Stack overflow check reliability

ilgitano wrote on Thursday, September 04, 2014:

Using IAR/MSP430/FreeRTOS7.6.2

When using configCHECK_FOR_STACK_OVERFLOW == 1 and heap_1 malloc code, stack overflow checks don’t catch stack overflows.

The reason is that the ordering of mallocs in prvAllocateTCBAndStack results in the tasks control block being immediately below the stack. On MSP430/ARM the stack grows down, so the first casualty of a stack overflow is the tasks control block, in particular trashing the pxStack/pxEndOfStack fields.

taskFIRST_CHECK_FOR_STACK_OVERFLOW cannot work, since it uses pxStack/pxEndOfStack in the test.

Additionally, since the TCB is trashed, when the stack overflow callback DOES get triggered, the task name is trash.

I’ve made some minor changes in my local code base to fix this - in prvAllocateTCBAndStack. I have submitted a bug (#93) which was closed-rejected. Perfectly reasonably as I just submitted my patch with a description of the fix, no description of the problem. I have been instructed to reopen the bug with a clearer explanation.

How do I reopen a bug? And does anyone think its worth it?

rtel wrote on Thursday, September 04, 2014:

Hi - thank you for your feedback. You raise an issue that we have had quite some debate about, and I understand your comments better now having read them again here rather than originally in the bug report.

The issue is that a member of the TCB that is used in the stack overflow calculation has a high probability of itself having been overwritten:

This issue was the reason the second method of stack overflow detection was added. The second method is not trying to compare addresses, but compare what it finds at that addresses, so has more than a 50/50 chance of working if the values it uses in the test are themselves corrupt.
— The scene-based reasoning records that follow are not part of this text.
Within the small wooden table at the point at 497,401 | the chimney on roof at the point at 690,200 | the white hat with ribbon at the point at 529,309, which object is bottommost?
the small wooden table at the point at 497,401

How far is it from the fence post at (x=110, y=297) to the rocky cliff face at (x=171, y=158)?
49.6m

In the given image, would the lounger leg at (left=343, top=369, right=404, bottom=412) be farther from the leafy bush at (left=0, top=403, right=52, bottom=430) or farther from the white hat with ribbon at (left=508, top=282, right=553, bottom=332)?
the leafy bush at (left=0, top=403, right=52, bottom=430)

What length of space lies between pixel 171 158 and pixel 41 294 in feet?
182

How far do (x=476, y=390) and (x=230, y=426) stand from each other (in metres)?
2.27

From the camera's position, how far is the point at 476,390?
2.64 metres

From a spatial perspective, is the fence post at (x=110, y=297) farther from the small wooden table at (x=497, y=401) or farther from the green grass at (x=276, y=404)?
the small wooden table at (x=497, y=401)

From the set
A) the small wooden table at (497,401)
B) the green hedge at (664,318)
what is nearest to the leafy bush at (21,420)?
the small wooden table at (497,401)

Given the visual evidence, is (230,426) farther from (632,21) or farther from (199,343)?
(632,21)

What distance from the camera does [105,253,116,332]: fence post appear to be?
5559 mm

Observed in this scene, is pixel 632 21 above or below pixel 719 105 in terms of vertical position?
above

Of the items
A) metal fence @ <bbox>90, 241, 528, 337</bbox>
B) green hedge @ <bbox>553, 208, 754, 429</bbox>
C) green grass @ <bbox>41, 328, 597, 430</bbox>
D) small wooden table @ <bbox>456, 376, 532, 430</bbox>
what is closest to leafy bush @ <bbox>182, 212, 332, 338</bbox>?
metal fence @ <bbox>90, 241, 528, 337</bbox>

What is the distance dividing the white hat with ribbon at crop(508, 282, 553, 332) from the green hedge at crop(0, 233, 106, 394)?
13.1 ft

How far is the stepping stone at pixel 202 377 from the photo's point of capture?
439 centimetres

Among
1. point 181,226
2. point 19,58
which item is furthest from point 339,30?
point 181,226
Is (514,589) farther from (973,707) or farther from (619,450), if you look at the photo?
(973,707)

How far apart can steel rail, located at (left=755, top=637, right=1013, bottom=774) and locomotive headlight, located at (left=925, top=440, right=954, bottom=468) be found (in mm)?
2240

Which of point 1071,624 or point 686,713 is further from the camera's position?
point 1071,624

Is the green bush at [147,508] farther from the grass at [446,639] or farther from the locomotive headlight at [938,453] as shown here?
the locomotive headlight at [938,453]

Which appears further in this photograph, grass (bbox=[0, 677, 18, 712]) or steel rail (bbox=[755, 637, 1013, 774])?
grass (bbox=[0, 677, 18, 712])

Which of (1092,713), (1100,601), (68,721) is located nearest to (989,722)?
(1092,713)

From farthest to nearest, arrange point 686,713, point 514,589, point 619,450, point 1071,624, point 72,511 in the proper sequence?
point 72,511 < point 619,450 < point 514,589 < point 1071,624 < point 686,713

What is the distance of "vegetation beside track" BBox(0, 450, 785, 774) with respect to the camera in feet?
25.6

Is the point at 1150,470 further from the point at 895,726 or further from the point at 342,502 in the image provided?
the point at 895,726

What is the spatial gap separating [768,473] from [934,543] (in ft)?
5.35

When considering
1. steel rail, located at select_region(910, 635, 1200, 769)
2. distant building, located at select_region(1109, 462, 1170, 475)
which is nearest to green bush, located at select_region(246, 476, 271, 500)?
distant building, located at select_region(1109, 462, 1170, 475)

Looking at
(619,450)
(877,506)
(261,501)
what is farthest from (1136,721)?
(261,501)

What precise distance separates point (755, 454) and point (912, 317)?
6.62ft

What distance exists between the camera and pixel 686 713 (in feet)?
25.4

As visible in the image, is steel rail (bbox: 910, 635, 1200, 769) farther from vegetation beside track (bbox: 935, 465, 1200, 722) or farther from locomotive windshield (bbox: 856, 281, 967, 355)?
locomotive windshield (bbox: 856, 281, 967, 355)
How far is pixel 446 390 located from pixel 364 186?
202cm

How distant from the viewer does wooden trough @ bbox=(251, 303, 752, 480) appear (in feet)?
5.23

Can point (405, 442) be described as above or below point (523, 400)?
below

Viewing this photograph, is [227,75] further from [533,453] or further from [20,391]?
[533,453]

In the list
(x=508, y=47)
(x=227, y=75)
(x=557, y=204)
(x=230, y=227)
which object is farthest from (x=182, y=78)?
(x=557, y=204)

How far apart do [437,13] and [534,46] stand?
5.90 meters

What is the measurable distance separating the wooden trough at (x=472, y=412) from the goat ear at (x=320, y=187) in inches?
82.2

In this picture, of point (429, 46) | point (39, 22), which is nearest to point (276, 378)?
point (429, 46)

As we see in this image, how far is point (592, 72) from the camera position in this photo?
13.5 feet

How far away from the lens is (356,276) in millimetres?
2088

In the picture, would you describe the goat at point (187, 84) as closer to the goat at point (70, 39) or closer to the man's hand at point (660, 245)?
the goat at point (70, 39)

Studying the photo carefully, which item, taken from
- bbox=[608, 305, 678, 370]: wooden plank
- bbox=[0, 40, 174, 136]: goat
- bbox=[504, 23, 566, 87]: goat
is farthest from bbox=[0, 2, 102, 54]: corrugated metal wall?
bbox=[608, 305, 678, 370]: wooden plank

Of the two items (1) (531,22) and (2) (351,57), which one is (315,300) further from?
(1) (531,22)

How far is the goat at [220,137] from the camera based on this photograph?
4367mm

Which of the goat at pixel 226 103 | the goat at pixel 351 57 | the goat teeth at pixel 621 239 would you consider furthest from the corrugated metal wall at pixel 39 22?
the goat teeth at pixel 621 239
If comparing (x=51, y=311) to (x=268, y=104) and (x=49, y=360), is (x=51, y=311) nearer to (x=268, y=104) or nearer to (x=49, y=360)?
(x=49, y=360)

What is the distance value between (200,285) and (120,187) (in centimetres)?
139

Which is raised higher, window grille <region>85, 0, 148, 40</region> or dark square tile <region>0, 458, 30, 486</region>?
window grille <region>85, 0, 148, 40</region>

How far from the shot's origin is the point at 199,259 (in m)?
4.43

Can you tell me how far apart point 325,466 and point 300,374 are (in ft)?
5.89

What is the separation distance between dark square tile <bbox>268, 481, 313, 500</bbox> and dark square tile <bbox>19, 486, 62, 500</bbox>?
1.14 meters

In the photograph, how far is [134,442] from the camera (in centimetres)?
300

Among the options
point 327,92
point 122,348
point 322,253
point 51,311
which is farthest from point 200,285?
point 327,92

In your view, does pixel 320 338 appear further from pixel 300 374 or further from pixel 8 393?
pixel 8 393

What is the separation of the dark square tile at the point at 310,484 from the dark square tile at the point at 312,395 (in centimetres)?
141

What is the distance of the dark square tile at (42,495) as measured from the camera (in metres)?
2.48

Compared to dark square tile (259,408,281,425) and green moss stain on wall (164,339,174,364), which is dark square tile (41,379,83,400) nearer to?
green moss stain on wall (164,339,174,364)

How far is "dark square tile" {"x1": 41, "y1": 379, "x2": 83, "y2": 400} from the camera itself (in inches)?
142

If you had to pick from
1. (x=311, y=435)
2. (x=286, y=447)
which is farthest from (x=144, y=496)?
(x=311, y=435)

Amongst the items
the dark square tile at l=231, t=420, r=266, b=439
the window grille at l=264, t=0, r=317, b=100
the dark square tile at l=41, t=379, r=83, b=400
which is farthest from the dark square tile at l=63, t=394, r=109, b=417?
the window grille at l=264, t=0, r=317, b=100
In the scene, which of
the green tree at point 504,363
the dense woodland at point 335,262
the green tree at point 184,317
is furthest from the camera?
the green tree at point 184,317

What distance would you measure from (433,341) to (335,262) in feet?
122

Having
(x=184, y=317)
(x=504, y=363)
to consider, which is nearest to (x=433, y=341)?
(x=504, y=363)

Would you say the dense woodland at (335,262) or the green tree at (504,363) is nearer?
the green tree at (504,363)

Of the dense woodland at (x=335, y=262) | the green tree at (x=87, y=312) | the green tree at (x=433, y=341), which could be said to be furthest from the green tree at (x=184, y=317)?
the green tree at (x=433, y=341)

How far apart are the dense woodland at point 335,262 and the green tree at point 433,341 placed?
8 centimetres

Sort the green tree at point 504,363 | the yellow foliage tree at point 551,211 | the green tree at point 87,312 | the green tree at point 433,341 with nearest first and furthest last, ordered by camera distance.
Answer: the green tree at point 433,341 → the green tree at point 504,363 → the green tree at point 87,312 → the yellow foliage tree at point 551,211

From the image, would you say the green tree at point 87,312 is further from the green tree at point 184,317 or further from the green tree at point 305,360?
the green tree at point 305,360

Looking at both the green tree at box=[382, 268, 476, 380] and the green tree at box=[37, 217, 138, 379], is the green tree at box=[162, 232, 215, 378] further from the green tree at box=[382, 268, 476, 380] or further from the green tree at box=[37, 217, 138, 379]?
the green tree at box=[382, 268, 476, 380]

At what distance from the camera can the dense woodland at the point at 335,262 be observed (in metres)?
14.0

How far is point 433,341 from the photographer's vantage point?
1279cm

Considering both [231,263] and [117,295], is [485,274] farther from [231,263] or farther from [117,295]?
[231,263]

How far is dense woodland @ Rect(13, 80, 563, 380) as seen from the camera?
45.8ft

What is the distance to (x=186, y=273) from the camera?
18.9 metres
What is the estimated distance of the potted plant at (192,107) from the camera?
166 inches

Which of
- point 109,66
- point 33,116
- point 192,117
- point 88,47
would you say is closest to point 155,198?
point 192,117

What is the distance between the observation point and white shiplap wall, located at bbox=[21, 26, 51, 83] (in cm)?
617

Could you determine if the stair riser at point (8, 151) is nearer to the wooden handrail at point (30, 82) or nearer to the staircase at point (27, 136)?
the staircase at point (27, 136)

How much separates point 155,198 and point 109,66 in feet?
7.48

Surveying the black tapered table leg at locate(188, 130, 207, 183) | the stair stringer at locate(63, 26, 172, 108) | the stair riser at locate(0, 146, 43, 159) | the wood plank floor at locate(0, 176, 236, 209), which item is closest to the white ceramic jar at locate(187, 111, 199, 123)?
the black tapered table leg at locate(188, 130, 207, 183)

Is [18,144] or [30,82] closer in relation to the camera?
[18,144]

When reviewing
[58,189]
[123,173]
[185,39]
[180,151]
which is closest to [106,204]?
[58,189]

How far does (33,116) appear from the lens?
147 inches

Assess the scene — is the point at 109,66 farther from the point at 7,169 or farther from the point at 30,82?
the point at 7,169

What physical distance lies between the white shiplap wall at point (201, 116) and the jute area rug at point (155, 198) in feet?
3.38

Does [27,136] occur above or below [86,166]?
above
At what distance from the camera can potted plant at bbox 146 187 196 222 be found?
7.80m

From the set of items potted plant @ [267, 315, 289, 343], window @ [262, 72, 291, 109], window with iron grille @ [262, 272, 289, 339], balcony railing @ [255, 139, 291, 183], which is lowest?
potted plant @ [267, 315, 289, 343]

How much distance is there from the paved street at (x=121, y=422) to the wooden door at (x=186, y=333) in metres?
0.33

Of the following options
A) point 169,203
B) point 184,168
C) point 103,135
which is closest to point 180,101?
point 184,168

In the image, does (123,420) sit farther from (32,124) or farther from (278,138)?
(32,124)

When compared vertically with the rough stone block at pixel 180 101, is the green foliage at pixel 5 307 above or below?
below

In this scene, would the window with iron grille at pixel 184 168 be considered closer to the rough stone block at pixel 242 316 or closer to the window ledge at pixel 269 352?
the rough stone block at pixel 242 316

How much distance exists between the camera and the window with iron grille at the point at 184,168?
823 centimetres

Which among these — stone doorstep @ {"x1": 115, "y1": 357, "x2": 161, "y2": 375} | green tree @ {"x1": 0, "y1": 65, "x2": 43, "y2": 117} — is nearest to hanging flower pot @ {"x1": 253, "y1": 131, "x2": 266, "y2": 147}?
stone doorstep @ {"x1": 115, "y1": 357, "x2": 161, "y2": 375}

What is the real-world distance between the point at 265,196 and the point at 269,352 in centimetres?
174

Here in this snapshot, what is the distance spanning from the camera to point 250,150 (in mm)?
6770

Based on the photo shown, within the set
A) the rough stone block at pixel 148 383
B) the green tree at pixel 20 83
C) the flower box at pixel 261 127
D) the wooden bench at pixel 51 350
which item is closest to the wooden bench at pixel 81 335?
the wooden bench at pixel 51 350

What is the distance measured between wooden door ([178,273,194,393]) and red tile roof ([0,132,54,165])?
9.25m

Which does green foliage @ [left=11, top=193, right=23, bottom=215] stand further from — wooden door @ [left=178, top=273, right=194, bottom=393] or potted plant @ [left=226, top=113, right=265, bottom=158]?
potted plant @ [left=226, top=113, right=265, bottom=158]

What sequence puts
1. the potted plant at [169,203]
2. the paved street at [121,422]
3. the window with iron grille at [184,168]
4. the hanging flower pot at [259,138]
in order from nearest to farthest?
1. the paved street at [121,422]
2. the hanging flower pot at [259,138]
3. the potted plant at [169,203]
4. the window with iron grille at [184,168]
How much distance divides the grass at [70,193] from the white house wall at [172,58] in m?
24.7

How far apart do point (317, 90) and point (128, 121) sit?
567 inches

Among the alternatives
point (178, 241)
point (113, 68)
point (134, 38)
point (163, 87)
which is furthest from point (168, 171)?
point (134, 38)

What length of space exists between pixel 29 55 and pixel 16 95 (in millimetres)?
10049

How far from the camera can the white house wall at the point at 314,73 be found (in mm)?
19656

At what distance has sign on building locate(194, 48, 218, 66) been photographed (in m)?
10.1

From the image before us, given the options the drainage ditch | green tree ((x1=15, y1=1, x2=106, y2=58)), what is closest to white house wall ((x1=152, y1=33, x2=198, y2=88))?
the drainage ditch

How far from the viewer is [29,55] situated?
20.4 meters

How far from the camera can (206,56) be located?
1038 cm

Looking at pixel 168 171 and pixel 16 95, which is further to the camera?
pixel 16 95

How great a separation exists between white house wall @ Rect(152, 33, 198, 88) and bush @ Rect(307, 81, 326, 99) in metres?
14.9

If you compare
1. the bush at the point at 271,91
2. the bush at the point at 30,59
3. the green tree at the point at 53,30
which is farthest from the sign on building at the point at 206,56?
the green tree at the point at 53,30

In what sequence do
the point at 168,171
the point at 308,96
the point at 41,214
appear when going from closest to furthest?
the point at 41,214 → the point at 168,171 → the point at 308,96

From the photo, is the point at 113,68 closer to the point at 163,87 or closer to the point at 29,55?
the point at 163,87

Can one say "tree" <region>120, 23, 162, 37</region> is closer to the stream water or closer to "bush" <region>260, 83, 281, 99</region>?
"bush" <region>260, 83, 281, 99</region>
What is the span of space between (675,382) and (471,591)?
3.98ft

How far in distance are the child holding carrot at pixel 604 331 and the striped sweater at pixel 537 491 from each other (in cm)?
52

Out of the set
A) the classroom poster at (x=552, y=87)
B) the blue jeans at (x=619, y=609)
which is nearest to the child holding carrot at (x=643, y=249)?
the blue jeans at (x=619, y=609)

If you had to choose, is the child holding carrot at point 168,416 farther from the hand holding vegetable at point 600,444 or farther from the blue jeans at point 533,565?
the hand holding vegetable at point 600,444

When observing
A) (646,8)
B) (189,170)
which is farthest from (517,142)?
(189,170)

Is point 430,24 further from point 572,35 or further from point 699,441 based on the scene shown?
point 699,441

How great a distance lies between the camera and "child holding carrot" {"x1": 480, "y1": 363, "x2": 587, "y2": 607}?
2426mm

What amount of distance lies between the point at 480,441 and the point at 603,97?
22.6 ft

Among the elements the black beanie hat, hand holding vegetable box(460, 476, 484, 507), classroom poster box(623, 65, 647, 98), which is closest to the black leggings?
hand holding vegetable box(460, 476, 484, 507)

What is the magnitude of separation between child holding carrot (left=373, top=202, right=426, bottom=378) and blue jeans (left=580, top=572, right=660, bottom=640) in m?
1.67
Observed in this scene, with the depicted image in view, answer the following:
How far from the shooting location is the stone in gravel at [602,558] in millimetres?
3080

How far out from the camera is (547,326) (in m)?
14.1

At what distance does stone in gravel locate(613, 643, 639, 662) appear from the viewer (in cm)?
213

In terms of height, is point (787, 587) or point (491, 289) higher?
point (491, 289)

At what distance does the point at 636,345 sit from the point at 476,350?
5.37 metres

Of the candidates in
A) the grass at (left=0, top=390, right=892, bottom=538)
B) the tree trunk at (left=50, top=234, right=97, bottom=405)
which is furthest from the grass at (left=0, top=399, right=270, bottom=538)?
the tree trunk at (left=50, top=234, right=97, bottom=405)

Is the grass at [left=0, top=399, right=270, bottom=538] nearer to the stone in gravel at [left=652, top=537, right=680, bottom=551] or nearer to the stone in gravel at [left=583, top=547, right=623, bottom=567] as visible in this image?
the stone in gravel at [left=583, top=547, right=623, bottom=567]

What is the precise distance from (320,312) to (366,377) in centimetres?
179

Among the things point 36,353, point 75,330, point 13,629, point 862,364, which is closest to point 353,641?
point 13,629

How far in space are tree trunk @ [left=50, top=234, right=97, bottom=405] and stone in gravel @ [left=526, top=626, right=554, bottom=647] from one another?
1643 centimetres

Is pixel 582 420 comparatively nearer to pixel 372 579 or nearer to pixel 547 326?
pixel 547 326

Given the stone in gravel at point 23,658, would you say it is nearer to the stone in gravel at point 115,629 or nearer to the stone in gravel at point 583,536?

The second method is not fool proof though as it could in turn just cause a crash if the pxCurrentTCB->pxStack value points to invalid memory. That risk is minimised as pxCurrentTCB->pxStack is only read, not written to, but the risk still exists. It is also much less efficient (but will always be more reliable as it will catch most overflows that occur at any time, rather than just when the context is saved).

So then the question is what to do about this, and several options have been played with.

The first is, as you say, to place the TCB at the other end of the stack. Our thinking on that was that if a stack overflow did occur, and the TCB was at the other end of the tack, then the overflow will instead clobber the TCB of a task other than the task that actually overflowed its stack (assuming no queues or semaphores etc. existed between the two tasks) - and the general conclusion was that it was not a good idea to corrupt a task that was actually fully functioning without error. The result was you effectively had two tasks that were now bad rather than just one - which might be ok - but you had to try and determine which task is was that the corrupted TCB actually belonged to - where as with the code as it is at the moment you already new that as pxCurrentTCB is point to it.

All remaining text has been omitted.